The largest celebration was held on the fabled and elaborate "National Star-Spangled Banner Centennial Celebration" for the one hundredth anniversary for a week in September 1914, which included memorial monuments, statuary and bronze plaques erected, pageants, exhibits, parades, fireworks with reenacting of the shelling of Fort McHenry and the legendary dressing of thousands of school children in red-white-blue colors for a "Living Flag" display. The National Star-Spangled Banner Centennial was however overshadowed by the outbreak of the "Great War" World War I in Europe, the month before after nearly a century of peace on the continent.

The dedication of the statue along the entrance driveway (later relocated to another spot further from the historic Star Fort), shortly after the temporary military hospital buildings had been razed and the grounds restored to a park-like scene, at Fort McHenry of "Orpheus with the Awkward Foot" by 29th president Warren G. Harding sealed the prominence of the "Star Fort" in future Defenders' Day observances. The completion of the Orpheus statue at Fort McHenry further emphasized the story of the writing of the "Star-Spangled Banner" following the bombardment of the fort by British naval forces, instead of the commemoration of Battle of North Point and Baltimore's Battle Monument.

The Great Depression of the 1930s curtailed the celebrations somewhat, and they continued to wane in popularity through World War II and the 1960s, when dissatisfaction with martial matters caused by the unpopular Vietnam War were noted. It was not until the 1980s and 1990s that Defenders' Day began to be widely celebrated in Maryland once again, mostly through the increasing popularity of the Fort McHenry Guard, volunteer reenactor soldiers for the National Park Service, who brought new life to celebrations at Fort McHenry.
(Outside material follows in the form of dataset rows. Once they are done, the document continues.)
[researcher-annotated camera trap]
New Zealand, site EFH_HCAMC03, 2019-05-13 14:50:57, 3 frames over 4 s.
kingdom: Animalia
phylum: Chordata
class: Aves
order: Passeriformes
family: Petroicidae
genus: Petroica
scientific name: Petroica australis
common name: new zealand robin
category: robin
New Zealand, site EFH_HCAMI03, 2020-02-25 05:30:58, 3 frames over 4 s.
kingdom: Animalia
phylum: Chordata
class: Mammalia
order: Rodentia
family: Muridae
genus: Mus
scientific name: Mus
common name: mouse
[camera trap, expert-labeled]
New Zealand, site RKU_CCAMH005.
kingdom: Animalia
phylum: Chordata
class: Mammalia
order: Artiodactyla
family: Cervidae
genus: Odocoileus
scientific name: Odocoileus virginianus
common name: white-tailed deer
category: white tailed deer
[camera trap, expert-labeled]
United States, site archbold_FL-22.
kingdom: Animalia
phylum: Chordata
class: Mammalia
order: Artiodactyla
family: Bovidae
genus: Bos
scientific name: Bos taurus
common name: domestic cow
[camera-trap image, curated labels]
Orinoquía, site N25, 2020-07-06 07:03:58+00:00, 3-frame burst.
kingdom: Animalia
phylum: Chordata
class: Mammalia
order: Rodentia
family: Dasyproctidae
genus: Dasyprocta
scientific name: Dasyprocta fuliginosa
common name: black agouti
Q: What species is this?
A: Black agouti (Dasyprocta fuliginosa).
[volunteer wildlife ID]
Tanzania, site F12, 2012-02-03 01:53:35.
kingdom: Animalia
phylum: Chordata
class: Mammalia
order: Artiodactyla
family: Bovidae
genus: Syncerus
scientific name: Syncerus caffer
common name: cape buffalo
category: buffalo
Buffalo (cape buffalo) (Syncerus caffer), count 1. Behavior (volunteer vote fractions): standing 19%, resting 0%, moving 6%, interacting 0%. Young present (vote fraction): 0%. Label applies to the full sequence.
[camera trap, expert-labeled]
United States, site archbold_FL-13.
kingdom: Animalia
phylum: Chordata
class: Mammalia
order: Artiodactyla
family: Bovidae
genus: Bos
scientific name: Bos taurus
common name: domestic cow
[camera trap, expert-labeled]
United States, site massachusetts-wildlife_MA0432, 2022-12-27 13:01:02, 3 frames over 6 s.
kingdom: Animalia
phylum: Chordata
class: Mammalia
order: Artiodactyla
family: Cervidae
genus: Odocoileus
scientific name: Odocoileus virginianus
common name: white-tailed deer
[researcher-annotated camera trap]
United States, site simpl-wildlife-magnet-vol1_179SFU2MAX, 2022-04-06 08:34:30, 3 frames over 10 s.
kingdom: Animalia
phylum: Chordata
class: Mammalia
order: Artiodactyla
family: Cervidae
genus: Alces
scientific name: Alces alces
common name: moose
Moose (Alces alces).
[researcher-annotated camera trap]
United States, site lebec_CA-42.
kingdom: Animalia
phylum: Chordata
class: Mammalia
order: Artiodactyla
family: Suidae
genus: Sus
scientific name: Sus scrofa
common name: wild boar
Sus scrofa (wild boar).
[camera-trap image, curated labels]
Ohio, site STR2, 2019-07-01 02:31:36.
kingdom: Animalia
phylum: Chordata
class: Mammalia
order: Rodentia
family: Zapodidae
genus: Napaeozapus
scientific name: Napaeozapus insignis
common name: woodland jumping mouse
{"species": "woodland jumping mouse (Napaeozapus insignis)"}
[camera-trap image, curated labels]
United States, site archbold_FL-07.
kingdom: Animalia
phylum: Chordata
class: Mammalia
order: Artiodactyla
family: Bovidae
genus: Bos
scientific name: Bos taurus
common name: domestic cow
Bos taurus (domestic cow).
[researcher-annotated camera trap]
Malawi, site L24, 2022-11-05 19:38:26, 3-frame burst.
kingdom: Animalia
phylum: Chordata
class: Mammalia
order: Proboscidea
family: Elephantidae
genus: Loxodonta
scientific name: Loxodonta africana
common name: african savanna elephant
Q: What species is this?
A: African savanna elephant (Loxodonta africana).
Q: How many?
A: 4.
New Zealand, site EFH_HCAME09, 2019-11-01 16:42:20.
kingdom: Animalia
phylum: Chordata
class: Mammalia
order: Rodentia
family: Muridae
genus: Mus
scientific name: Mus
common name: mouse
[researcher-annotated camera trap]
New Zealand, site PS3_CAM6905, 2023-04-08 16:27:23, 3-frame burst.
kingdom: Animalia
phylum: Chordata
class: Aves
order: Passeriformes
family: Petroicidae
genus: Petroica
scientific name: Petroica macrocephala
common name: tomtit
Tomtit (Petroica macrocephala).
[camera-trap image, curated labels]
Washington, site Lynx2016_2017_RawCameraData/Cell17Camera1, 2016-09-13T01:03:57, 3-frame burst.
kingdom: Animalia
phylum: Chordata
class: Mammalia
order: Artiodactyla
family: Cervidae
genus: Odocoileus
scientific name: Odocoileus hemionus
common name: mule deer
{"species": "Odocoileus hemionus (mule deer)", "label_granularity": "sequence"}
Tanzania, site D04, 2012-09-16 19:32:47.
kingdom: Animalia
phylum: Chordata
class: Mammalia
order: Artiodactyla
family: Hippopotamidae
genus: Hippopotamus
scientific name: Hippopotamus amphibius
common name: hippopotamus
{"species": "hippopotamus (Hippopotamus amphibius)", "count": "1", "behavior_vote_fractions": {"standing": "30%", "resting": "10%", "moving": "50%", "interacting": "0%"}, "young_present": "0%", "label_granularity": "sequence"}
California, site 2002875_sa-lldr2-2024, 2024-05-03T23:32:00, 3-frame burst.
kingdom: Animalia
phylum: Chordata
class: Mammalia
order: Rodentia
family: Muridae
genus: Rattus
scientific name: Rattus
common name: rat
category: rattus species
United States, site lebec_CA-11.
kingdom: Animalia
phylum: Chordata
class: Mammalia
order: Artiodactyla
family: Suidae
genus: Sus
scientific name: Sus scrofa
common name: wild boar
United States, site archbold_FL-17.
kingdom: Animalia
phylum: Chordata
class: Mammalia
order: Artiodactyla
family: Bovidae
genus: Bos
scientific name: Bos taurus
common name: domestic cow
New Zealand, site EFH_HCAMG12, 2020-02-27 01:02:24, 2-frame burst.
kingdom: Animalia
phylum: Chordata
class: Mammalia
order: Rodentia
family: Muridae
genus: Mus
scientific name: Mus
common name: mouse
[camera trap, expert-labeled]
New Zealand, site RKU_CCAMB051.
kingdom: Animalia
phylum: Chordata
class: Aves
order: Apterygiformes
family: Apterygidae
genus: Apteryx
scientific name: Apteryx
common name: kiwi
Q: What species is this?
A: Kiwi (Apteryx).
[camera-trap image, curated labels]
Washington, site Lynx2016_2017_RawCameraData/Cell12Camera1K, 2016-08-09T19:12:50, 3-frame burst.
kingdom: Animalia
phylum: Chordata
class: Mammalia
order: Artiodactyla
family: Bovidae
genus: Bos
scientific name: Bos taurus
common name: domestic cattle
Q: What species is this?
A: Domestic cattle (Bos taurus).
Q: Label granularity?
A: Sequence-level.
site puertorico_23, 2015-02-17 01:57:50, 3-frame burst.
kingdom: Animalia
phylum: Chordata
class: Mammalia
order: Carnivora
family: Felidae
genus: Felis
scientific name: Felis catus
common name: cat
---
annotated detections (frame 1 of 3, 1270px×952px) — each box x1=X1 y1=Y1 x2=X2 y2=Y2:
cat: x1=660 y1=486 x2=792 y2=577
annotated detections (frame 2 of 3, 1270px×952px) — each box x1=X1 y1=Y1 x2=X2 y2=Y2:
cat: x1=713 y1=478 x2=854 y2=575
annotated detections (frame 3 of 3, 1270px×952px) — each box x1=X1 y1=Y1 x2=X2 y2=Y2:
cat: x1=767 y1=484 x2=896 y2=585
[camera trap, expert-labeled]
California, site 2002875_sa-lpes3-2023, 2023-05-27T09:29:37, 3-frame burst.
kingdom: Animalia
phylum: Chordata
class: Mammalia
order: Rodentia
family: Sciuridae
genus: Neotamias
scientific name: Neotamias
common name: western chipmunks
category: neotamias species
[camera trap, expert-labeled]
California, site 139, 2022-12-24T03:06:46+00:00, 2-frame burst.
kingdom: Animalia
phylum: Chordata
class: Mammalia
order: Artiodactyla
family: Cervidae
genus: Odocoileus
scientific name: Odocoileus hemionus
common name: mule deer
Even Baltimore's then-mayor, Martin O'Malley, donned an elaborate fancily decorated War of 1812 officers uniform as a colonel of the Fort McHenry Guard to participate in Defenders' Day reenactments in 2003, which he repeated as Governor of Maryland during 200th Anniversary events in 2014, in addition to composing Irish-style musical ballads about the "Battle of Baltimore" and the War of 1812 performed by his Irish music band "O'Malley's March"!.